§ **Passage for review**

=== Section Start ===

BY EDGAR TRANSMISSION

 

Division of Corporation Finance

Securities and Exchange Commission

100 F Street N.E.

Washington, D.C.  20549

Attention:  Russell Mancuso

Re:      Woodward, Inc.
Form 10-K for the Fiscal Year Ended September 30, 2013
Filed November 14, 2013

Response dated May 1, 2014

Form 10-Q for the Fiscal Quarter Ended March 31, 2014

Filed April 23, 2014
File No. 000-08408

Ladies and Gentlemen:

Set forth below are the responses of Woodward, Inc. (“Woodward,” the “Company,” “we,” “us,” or “our”) to the comments of the staff of the Division of Corporation Finance (the “Staff”), contained in your letter dated May  30, 2014, with respect to the Annual Report on Form 10-K for the fiscal year ended September 30, 2013, filed November 14, 2013 and the Form 10-Q for the fiscal quarter ended March 31, 2014, filed April 23, 2014.  For your reference, we have repeated below in italics the Staff’s comments immediately prior to the responses.

Form 10-K for the Fiscal Year Ended September 30, 2013

1.  We will continue our review of your response to prior comment 5 after you file the amendment mentioned in that response.

=== Section End ===

§ **Saved data entries**
=== Section Start ===

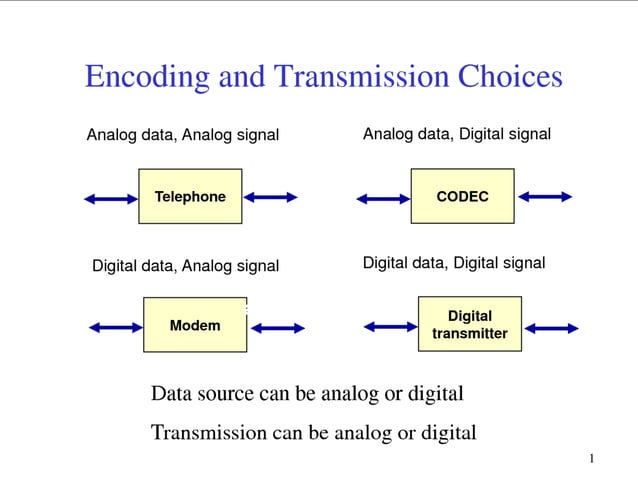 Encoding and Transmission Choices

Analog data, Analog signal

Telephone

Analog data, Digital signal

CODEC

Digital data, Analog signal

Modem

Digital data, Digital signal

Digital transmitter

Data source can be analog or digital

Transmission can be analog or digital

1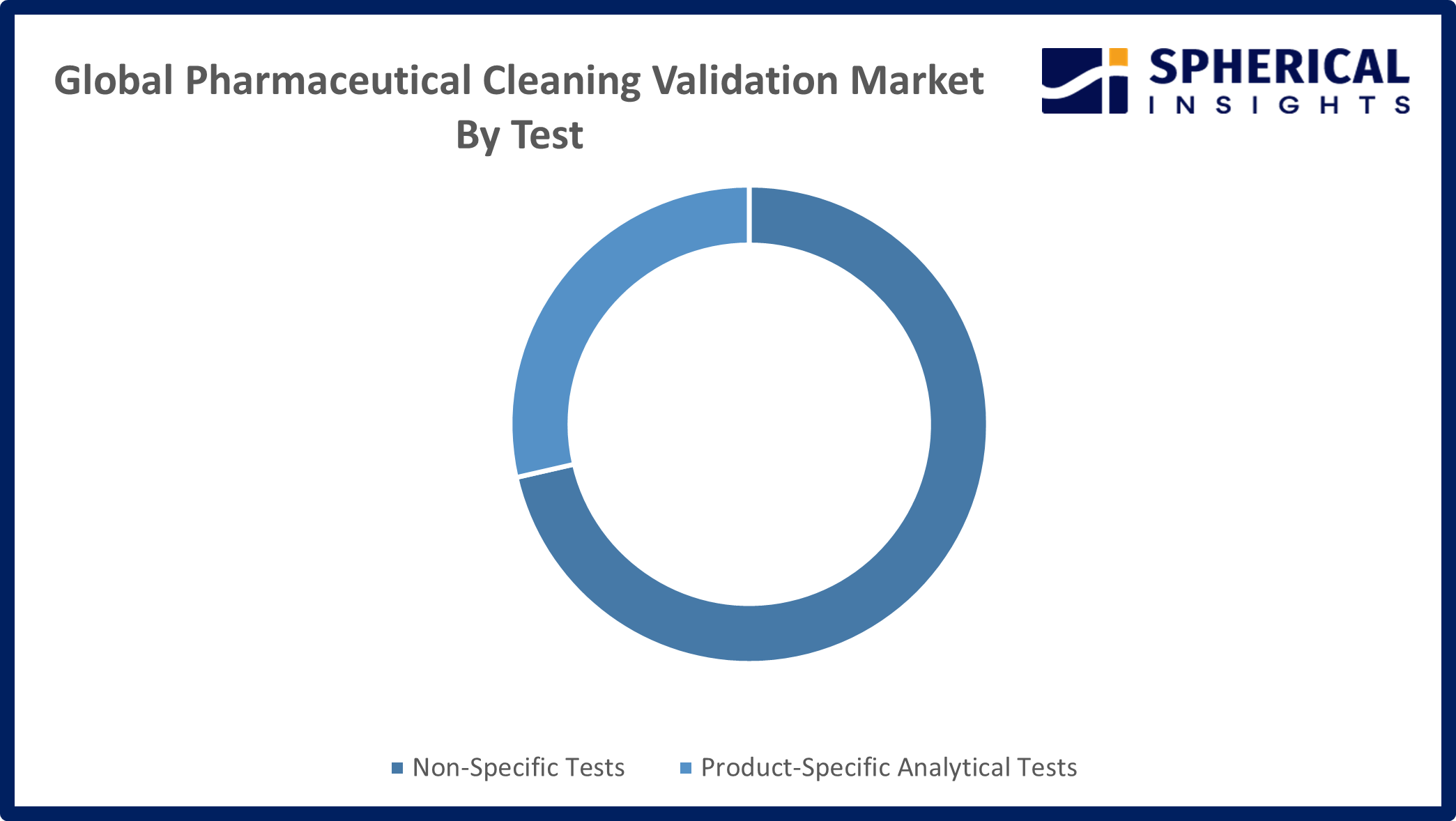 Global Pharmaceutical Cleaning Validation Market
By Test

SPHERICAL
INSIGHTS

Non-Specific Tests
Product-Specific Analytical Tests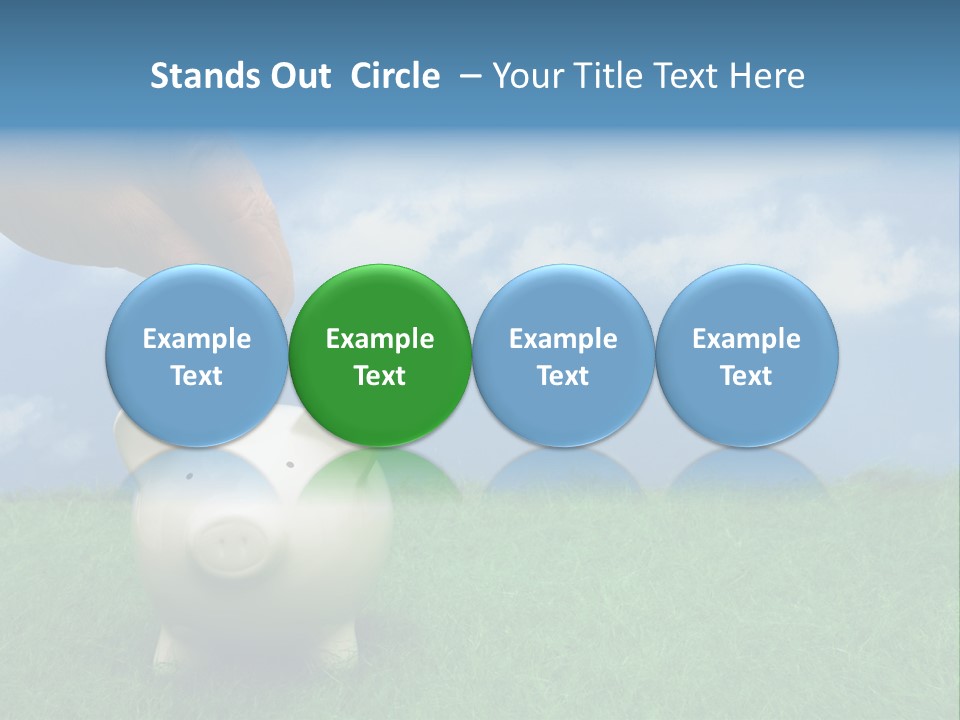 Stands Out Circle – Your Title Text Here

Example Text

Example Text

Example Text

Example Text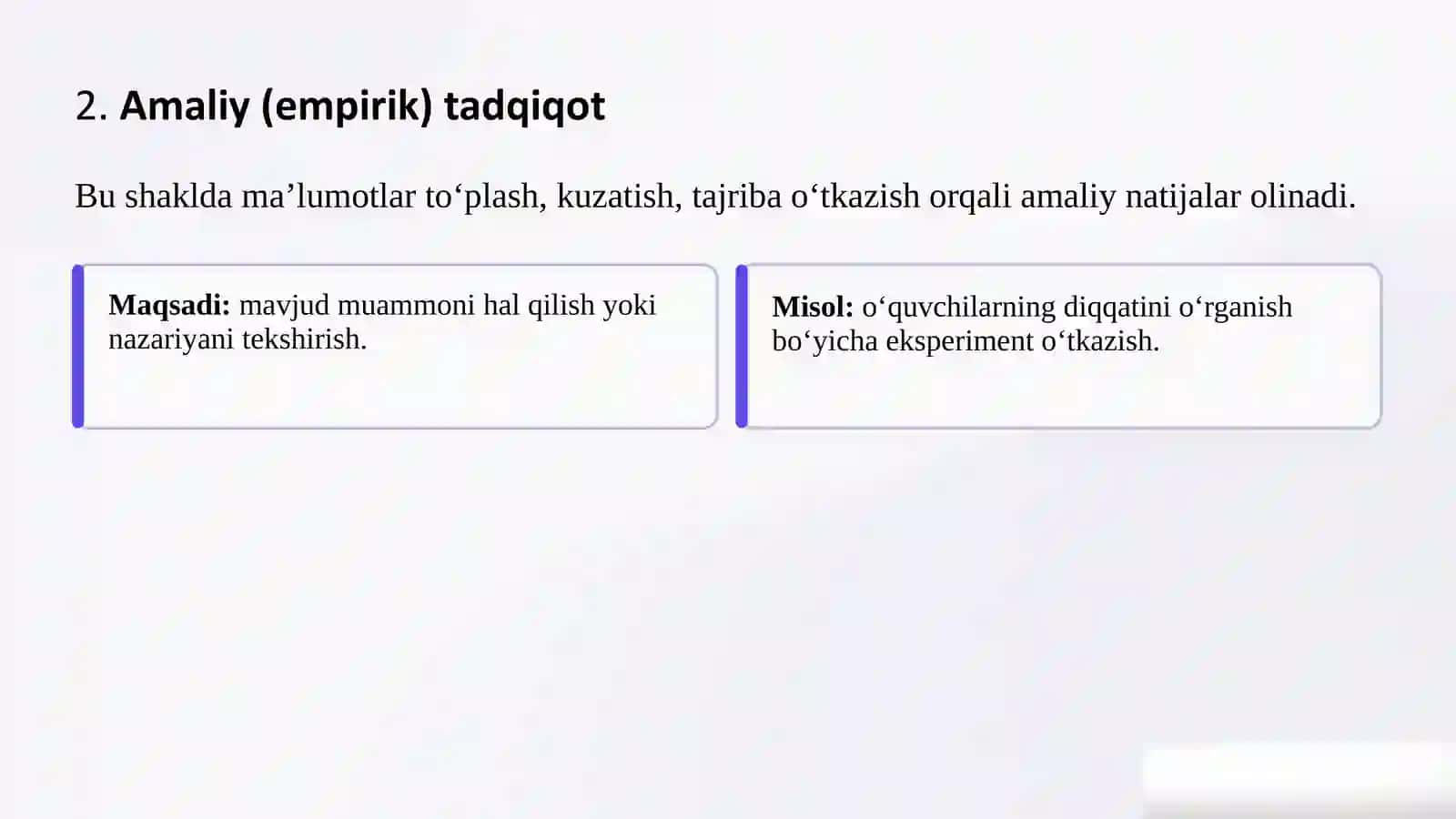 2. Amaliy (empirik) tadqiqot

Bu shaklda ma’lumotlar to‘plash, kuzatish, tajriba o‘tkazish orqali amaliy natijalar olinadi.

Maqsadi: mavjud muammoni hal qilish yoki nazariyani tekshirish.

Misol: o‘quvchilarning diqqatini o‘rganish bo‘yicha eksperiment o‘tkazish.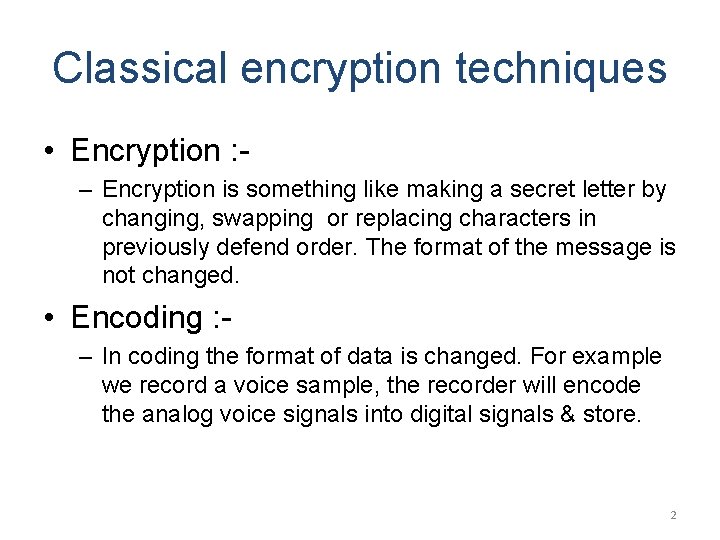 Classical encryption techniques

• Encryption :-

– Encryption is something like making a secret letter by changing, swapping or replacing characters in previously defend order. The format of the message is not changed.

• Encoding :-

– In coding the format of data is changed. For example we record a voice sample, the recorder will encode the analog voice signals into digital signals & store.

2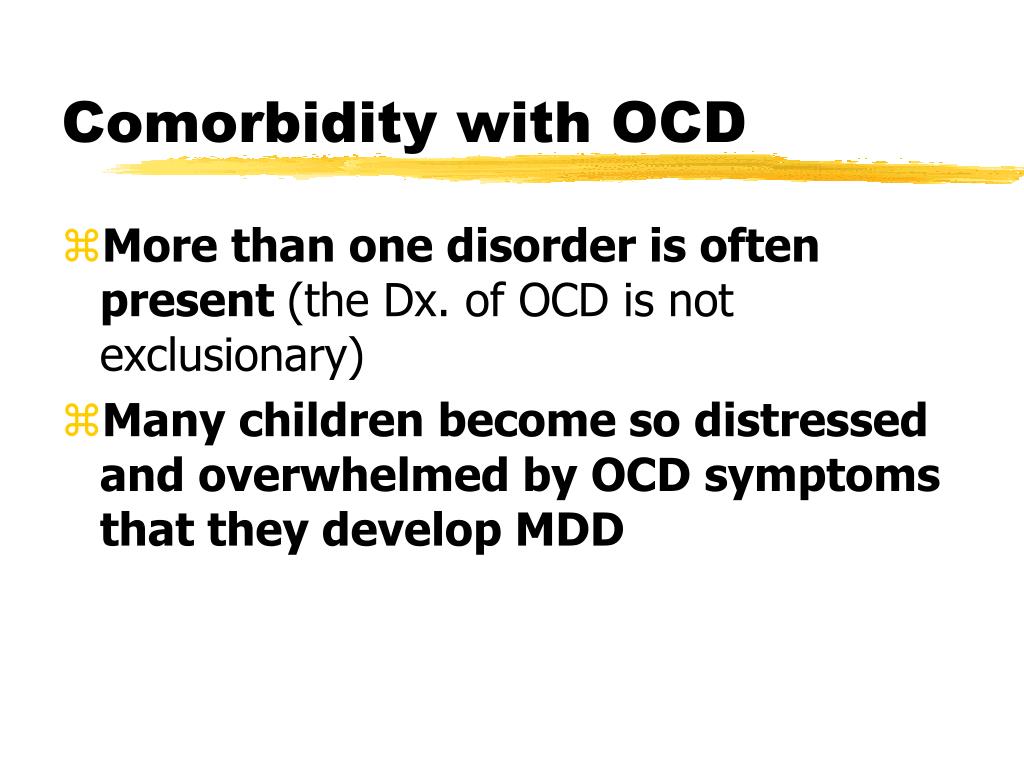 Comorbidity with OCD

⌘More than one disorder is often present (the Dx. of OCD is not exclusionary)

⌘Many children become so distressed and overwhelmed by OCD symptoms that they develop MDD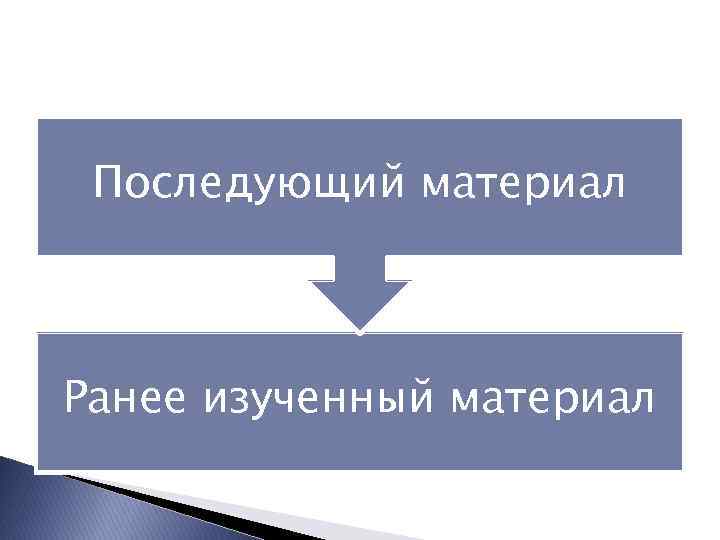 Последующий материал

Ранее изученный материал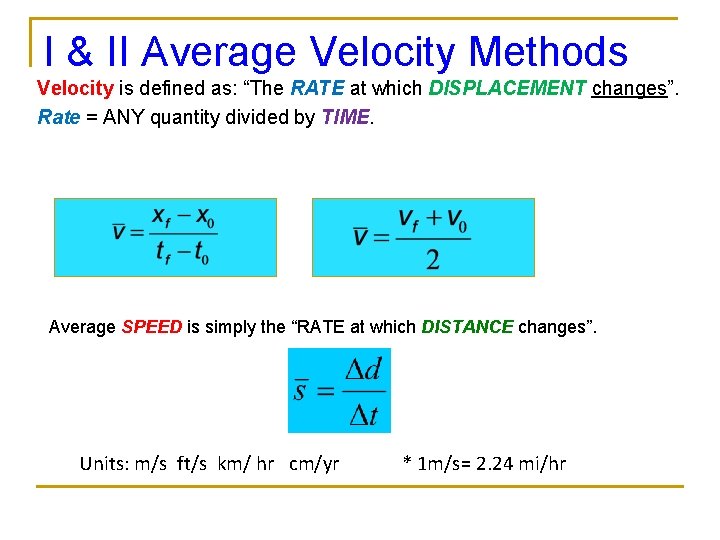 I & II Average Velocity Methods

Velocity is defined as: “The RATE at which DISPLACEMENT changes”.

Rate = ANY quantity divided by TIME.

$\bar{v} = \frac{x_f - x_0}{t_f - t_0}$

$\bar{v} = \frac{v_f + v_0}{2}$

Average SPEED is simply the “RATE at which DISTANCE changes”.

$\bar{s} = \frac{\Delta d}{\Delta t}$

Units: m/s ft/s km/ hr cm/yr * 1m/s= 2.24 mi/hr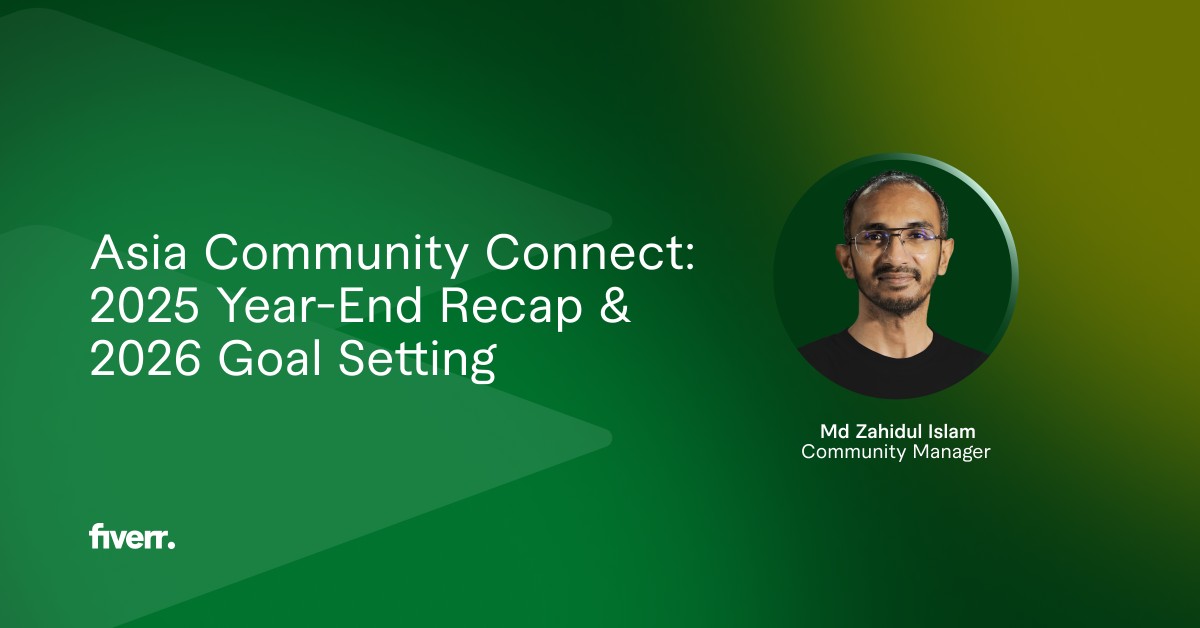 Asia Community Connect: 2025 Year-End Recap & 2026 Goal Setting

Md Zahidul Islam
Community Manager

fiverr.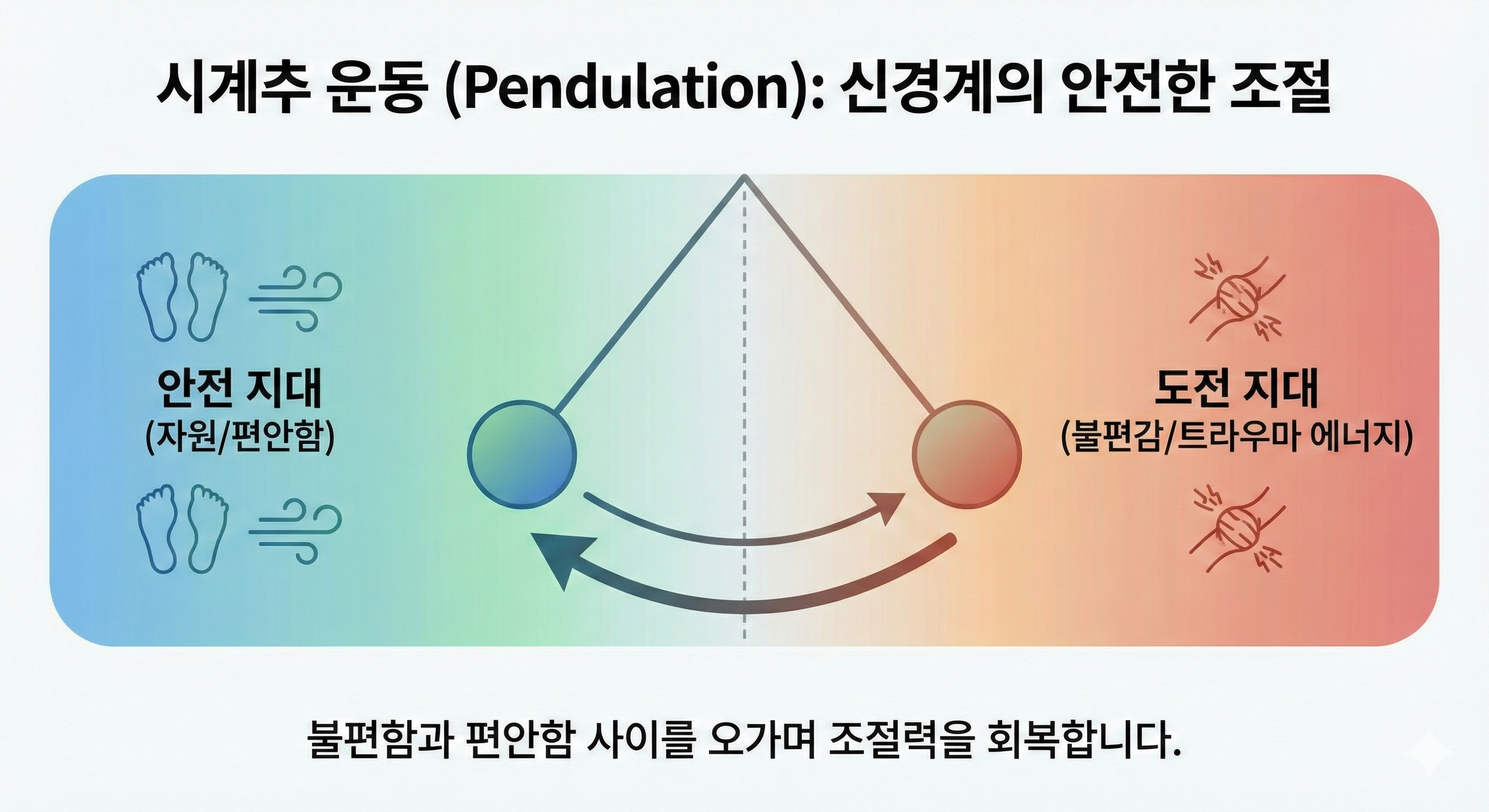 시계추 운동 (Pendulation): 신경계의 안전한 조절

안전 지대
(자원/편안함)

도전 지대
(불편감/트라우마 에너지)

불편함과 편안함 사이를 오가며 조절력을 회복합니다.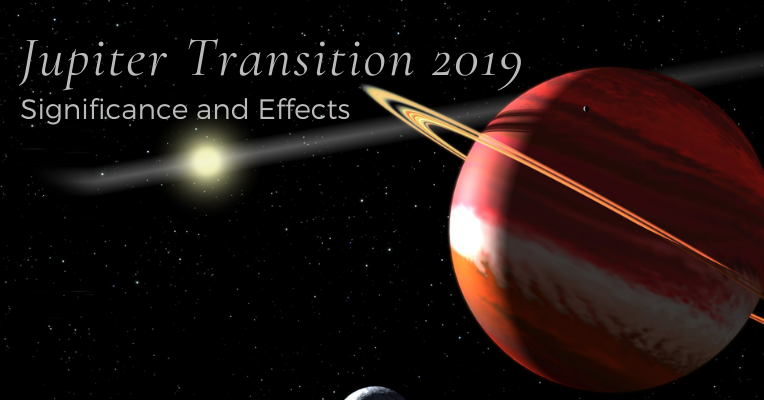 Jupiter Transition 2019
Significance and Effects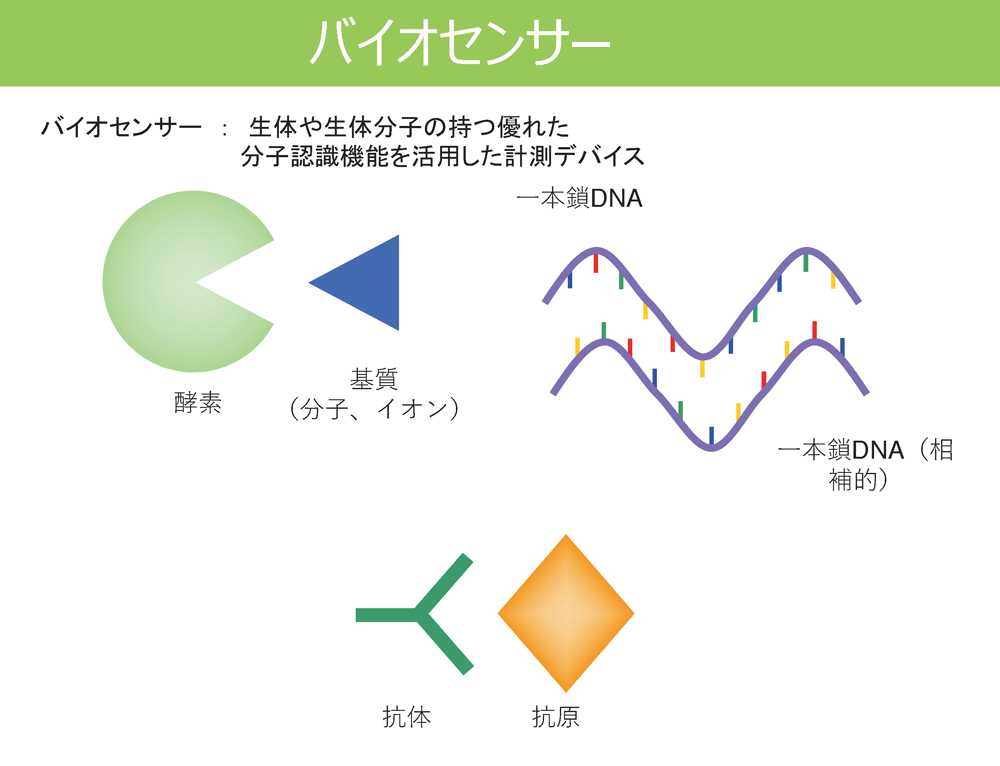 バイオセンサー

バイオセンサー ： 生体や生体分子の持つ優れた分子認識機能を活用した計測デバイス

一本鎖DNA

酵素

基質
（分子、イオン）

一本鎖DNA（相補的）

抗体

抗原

=== Section End ===

§ **Problems and tasks**
[1] Say whether each statement agrees with the response letter. Answer yes or no, and quote the words from the letter that decide it.
(a) The Form 10-K was filed on November 14, 2013.
(b) The Staff's comments are repeated in bold type before each response.
(c) The Form 10-Q covers the fiscal quarter ended June 30, 2014.
[2] Answer these questions from the response letter:
(a) What street address is given for the Securities and Exchange Commission?
(b) What file number does the letter list?
(c) Which prior comment will the Staff keep reviewing once the amendment is filed?
[3] Rewrite the response letter from "Response dated May" to "in that response.", putting "boldface" in place of "italics".

§ **Response list**
[1]
(a) Yes: "Filed November 14, 2013"
(b) No: "we have repeated below in italics the Staff’s comments immediately prior to the responses"
(c) No: "Form 10-Q for the Fiscal Quarter Ended March 31, 2014"

[2]
(a) 100 F Street N.E.
(b) 000-08408
(c) Prior comment 5

[3]
Response dated May 1, 2014

Form 10-Q for the Fiscal Quarter Ended March 31, 2014

Filed April 23, 2014
File No. 000-08408

Ladies and Gentlemen:

Set forth below are the responses of Woodward, Inc. (“Woodward,” the “Company,” “we,” “us,” or “our”) to the comments of the staff of the Division of Corporation Finance (the “Staff”), contained in your letter dated May  30, 2014, with respect to the Annual Report on Form 10-K for the fiscal year ended September 30, 2013, filed November 14, 2013 and the Form 10-Q for the fiscal quarter ended March 31, 2014, filed April 23, 2014.  For your reference, we have repeated below in boldface the Staff’s comments immediately prior to the responses.

Form 10-K for the Fiscal Year Ended September 30, 2013

1.  We will continue our review of your response to prior comment 5 after you file the amendment mentioned in that response.